Verses 19,20 have Paul dealing with the problem of how God could blame us for sinning when he leads us to it. Paul says those who see the problem are not mistaken for God does this but he answers that God can do as he wishes with us like potters can do what they want with the clay. And then he relates this to eternal perdition and eternal glory so he is talking about predestination with a capital P as distinct from predestination to merely temporal things. There is no hint in the chapter that the alternative interpretation, that God fixes your life and gives you things in this world without regard to good works or man’s will, is correct. The chapter speaks of spiritual gifts and salvation. Catholics say that it is up to each person and not God if they will be saved or not. Since free will is geared towards good and sin being only a misperceived good it follows that God can force a person to be saved without removing free will. They should believe in predestination for it follows from the doctrine of God. It impugns his goodness and that is the only problem but you can’t believe in God without doing that anyway.

Verses 22,23 say that God made some people for destruction and to show his wrath and made others to show his mercy which he gives them in preparation for their glory. He means final loss of salvation by destruction and means salvation to glory. The Calvinists are right for this is how Paul concludes the argument and the point he is trying to make about Esau, Jacob and Pharaoh. God blessing Jacob most in this world would not show God’s salvation for God gave many people great blessings on earth and they lost their souls and were evil. Jesus often said that the rich will be the worst off. So these verses prove that Paul meant that God shows his salvation by admitting into Heaven and his wrath by rejecting those who die unfit for Heaven.
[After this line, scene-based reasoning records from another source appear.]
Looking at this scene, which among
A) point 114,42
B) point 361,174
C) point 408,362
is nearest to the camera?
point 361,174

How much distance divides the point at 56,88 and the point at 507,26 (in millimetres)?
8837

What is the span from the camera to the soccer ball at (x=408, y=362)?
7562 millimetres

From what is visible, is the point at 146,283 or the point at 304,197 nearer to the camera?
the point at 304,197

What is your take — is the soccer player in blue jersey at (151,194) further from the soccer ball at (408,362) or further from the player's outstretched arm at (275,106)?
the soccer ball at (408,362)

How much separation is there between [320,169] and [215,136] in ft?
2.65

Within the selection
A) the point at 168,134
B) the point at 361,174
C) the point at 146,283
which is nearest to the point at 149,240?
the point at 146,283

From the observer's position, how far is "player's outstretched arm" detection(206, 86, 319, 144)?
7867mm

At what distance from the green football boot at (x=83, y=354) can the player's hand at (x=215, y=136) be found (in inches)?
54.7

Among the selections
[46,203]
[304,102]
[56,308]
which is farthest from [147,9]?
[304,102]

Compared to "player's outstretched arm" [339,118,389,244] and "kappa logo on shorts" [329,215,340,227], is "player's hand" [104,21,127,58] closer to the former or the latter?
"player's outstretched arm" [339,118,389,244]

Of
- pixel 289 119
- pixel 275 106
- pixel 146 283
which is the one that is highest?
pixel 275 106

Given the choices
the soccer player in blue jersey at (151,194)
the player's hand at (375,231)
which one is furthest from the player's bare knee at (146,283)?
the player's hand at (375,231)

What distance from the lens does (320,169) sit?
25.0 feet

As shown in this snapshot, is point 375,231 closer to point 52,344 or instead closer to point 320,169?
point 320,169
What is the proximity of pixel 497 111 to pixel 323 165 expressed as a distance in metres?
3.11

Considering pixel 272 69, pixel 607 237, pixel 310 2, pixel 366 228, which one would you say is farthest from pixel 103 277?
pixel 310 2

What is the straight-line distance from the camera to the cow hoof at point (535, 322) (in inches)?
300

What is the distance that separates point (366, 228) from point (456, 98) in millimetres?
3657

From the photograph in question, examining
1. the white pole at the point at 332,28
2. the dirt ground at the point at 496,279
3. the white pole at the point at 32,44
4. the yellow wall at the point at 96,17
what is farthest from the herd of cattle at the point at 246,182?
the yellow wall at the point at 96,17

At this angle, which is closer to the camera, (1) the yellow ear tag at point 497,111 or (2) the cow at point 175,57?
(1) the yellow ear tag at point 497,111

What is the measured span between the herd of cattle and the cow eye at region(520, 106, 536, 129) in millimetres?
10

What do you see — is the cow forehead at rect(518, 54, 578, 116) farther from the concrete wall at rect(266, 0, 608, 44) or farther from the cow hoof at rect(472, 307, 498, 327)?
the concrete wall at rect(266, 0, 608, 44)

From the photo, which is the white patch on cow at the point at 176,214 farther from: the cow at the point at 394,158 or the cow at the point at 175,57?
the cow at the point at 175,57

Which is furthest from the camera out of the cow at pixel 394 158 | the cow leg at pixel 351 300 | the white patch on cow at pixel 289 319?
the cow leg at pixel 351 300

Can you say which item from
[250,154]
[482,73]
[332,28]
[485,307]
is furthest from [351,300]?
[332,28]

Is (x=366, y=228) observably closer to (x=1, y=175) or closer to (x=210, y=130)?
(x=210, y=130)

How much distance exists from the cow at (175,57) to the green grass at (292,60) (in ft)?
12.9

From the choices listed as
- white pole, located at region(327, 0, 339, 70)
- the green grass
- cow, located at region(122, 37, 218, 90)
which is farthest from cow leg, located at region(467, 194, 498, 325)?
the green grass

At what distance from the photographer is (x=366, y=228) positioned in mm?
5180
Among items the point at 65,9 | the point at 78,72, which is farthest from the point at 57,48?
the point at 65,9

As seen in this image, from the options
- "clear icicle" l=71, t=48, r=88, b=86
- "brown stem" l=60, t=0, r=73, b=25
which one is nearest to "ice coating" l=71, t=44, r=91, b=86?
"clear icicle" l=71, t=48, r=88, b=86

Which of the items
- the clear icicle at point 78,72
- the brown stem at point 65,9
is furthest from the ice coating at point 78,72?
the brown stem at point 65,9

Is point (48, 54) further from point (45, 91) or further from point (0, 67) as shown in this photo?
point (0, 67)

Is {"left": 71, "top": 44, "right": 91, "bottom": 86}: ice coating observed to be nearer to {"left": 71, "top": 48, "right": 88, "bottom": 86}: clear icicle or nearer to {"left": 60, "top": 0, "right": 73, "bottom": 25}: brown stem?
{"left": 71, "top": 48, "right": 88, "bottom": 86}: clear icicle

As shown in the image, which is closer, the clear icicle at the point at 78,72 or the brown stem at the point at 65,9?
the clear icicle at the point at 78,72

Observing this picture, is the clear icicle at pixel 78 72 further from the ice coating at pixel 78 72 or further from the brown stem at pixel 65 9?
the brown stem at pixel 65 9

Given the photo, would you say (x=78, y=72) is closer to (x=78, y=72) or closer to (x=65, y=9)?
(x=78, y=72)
The Catholic and Arminian claim that Romans 9 just says that God gives everybody born into this world a different kind of life. Some will be healthy. Some will be ill. Some will have wealth and others will not. But would Paul really have had to argue so much and even quote the Bible to teach that? Everybody believed in those days that no two lives were equally blessed and that goodness does not guarantee a happy life – they could see it happening all the time. They also believed that there was a divine purpose for all this. Paul was not arguing about what there was no argument about. The only way to interpret him is to take him as meaning the only thing else he could have meant, that unconditional election is true.
Romans 9 is about salvation in Heaven for verses 1-5 have Paul lamenting that the Jews are unsaved and estranged from God and Christ. It is not about national blessings but about salvation and their bad spiritual condition.

Verses 22 and 23 speaks of those who are not predestined to salvation as being vessels of divine anger being prepared for destruction. The destruction is apoleian meaning it is the reverse of eternal salvation.

Some hope that Romans 9 is about the salvations of groups or religions rather than the salvation of people. They hope that if a religion is damned that this damnation may not refer to individual members. But there is no hint that Paul severs the individuals making the groups from the groups.

Romans 9 teaches that if there is eternal damnation, then God picks some people to face it and they can do nothing to avoid it.

CONCLUSION

The doctrine certainly shows that free will if it exists cannot overrule God.  God is sovereign.  It rules out any real power for priests and gives all power to God.  It means you can be holy and still destined for Hell for salvation is not your choice but God's.  It sees free will as a programmed thing which is why it says you do choose Heaven but that is only an outworking of the choice God has already made.